Low‐Reactivity Electrolytes Achieve Safe and Durable Energy‐Dense NCM955|SiC Pouch Cells

Abstract Solvent coordination in conventional electrolytes demonstrates poor thermal compatibility with energy‐dense lithium‐ion batteries, resulting in significant reactivity and the potential for thermal failure. Herein, a low‐reactivity electrolyte (LRE) engineered through anionic coordination is developed to regulate thermally‐driven interfacial and crosstalk reactions, achieving inherent safety in 300 Wh kg −1 LiNi 0.9 Mn 0.05 Co 0.05 O 2 |Graphite@10%SiO (NCM955|SiC) pouch cells. The anionic coordination complexes demonstrate exceptional thermal stability when interfacing with the lithiated anode, effectively suppressing both exothermic reactions and flammable gas evolution. In situ temperature‐dependent X ‐ ray diffraction confirms that LRE stabilizes the lithiated anode phase up to 184 °C, a 51 °C improvement over conventional electrolytes, thereby retarding exothermic electrolyte reduction.
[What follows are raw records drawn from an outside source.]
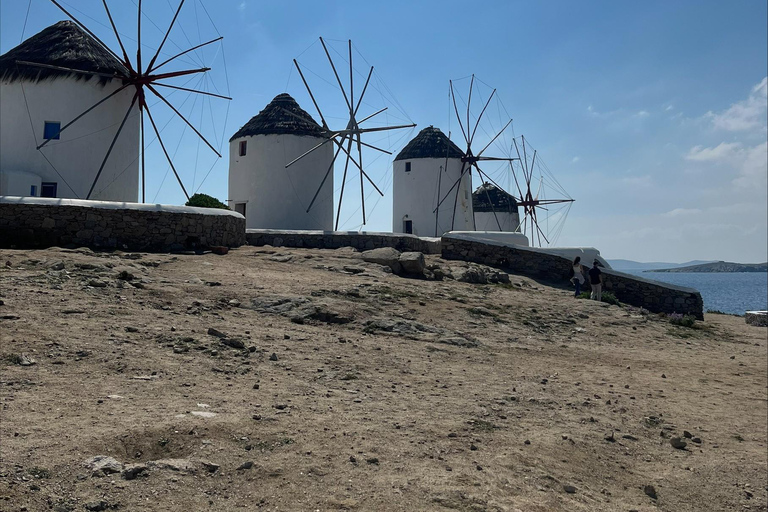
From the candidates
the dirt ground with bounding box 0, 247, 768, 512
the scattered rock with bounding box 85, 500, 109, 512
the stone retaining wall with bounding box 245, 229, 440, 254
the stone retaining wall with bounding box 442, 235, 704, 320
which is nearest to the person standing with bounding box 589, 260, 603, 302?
the stone retaining wall with bounding box 442, 235, 704, 320

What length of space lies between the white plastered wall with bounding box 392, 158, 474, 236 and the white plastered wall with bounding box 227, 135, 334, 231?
7274 millimetres

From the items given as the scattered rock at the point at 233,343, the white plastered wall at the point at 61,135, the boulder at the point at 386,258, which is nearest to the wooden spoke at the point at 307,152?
the white plastered wall at the point at 61,135

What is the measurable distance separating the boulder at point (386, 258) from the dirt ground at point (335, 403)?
10.0 ft

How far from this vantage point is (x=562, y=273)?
1773 cm

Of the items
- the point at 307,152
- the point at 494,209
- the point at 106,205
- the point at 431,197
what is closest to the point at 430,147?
the point at 431,197

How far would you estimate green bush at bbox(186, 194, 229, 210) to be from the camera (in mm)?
19400

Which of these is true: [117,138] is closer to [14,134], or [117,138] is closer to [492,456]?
[14,134]

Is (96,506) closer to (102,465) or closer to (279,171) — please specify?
(102,465)

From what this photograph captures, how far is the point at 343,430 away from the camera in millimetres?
5469

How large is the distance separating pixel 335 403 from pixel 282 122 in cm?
1944

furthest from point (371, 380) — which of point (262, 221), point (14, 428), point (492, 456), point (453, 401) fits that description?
point (262, 221)

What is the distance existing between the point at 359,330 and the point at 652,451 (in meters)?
4.35

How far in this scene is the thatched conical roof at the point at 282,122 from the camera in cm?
2409

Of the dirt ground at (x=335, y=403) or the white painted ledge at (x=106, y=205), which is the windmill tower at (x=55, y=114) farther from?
the dirt ground at (x=335, y=403)
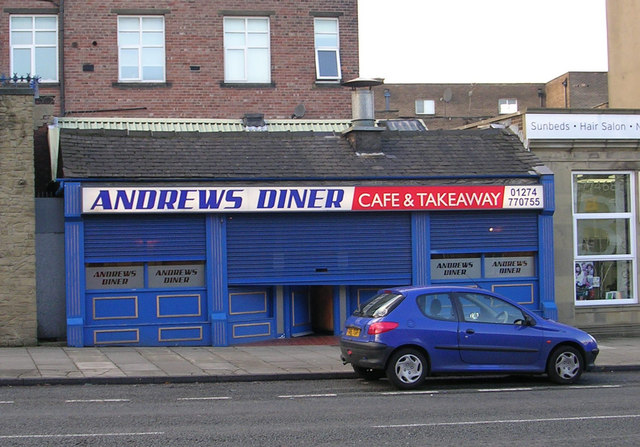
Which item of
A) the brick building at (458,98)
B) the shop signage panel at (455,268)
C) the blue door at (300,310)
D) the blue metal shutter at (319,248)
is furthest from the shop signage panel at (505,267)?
the brick building at (458,98)

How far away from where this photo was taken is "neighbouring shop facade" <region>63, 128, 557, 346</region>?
1725 centimetres

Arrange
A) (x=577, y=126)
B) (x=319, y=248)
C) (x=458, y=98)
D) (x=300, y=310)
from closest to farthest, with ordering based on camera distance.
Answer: (x=319, y=248)
(x=300, y=310)
(x=577, y=126)
(x=458, y=98)

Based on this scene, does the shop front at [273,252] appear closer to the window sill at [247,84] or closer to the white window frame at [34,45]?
the window sill at [247,84]

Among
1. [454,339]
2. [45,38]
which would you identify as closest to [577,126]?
[454,339]

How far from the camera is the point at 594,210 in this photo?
2061cm

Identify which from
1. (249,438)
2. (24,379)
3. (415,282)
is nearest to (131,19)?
(415,282)

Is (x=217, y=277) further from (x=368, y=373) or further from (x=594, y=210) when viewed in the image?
(x=594, y=210)

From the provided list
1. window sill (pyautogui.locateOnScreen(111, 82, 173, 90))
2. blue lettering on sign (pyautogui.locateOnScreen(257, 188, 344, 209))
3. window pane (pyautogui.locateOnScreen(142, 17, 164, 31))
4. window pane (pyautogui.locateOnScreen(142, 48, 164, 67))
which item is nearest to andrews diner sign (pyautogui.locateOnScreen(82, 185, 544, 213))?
blue lettering on sign (pyautogui.locateOnScreen(257, 188, 344, 209))

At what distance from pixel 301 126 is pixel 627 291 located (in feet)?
29.3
Notably, a subsequent 27.3% decrease in reductive gases mitigates crosstalk‐induced cathode degradation while reducing combustion risks in pouch cells when employing LRE. Practical evaluation in 2.4 Ah NCM955|SiC pouch cells reveals that LRE sustains exceptional stability up to 255.0 °C under heating, significantly outperforming conventional cells that failed at 165.6 °C with violent combustion. Furthermore, the 2.4Ah pouch cell maintains an impressive 84.5% capacity retention after 800 cycles, indicating enhanced electrochemical stability and longevity. This work highlights the potential of coordination chemistry in developing safe and durable energy‐dense batteries.